"Responsibility to yourself means refusing to let others do your thinking, talking, and naming for you; it means learning to respect and use your own brains and instincts; hence, grappling with hard work. It means that you do not treat your body as a commodity with which to purchase superficial intimacy or economic security; for our bodies to be treated as objects, our minds are in mortal danger. It means insisting that those to whom you give your friendship and love are able to respect your mind. It means being able to say, with Charlotte Bronte’s Jane Eyre: “I have an inward treasure born with me, which can keep me alive if all the extraneous delights should be withheld or offered only at a price I cannot afford to give.”

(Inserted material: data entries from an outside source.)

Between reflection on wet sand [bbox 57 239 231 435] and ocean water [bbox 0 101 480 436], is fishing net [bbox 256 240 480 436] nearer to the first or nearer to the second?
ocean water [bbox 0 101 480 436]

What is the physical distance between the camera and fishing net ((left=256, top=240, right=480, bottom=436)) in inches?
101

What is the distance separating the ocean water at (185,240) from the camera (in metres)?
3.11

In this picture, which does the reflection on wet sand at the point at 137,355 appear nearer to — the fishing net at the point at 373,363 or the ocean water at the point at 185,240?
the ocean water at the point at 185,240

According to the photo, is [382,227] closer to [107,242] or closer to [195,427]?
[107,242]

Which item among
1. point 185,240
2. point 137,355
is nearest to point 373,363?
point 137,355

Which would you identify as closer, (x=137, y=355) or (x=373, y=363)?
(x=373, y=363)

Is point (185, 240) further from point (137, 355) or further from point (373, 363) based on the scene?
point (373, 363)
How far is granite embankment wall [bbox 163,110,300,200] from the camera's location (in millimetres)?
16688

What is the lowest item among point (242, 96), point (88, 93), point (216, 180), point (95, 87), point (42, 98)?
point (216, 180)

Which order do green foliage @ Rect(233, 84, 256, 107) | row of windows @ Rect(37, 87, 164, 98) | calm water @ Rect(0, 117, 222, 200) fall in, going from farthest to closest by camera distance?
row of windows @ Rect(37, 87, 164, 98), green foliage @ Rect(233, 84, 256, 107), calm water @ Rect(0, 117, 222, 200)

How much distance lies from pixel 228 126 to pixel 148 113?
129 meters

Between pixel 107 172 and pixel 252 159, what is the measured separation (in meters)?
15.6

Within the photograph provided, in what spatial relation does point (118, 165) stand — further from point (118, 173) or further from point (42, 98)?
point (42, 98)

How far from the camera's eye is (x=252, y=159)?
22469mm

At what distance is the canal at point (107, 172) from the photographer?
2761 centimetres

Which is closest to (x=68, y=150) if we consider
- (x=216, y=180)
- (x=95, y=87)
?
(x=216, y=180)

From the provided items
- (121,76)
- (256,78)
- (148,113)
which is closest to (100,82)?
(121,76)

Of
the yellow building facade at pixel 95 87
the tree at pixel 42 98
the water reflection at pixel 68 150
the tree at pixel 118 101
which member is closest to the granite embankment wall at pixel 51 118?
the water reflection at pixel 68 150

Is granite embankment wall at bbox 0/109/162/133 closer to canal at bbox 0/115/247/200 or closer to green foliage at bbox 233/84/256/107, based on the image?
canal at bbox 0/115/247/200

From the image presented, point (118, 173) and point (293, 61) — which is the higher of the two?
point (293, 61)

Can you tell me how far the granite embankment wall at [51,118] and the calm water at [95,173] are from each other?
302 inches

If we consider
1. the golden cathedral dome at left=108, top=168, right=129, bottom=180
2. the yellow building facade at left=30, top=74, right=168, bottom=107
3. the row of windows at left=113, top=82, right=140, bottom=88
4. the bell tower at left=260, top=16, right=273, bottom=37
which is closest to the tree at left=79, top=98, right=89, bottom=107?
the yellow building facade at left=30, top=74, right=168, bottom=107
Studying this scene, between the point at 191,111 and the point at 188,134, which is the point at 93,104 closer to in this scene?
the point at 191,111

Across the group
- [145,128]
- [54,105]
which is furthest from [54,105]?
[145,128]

Responsibility to yourself means that you don’t fall for shallow and easy solutions — predigested books and ideas, weekend encounters guaranteed to change your life, taking “gut” courses instead of ones you know will challenge you, bluffing at school and life instead of doing solid work, marrying early as an escape from real decisions, getting pregnant as an evasion of already existing problems. It means that you refuse to sell your talents and aspirations short, simply to avoid conflict and confrontation… It means that we insist on a life of meaningful work, insist that work be as meaningful as love and friendship in our lives. It means, therefore, the courage to be “different”; not to be continuously available to others when we need time for ourselves and our work; to be able to demand of others — parents, friends, roommates, teachers, lovers, husbands, children — that they respect our sense of purpose and our integrity as persons.
The difference between a life lived actively, and a life of passive drifting and dispersal of energies, is an immense difference. Once we begin to feel committed to our lives, responsible to ourselves, we can never again be satisfied with the old, passive way."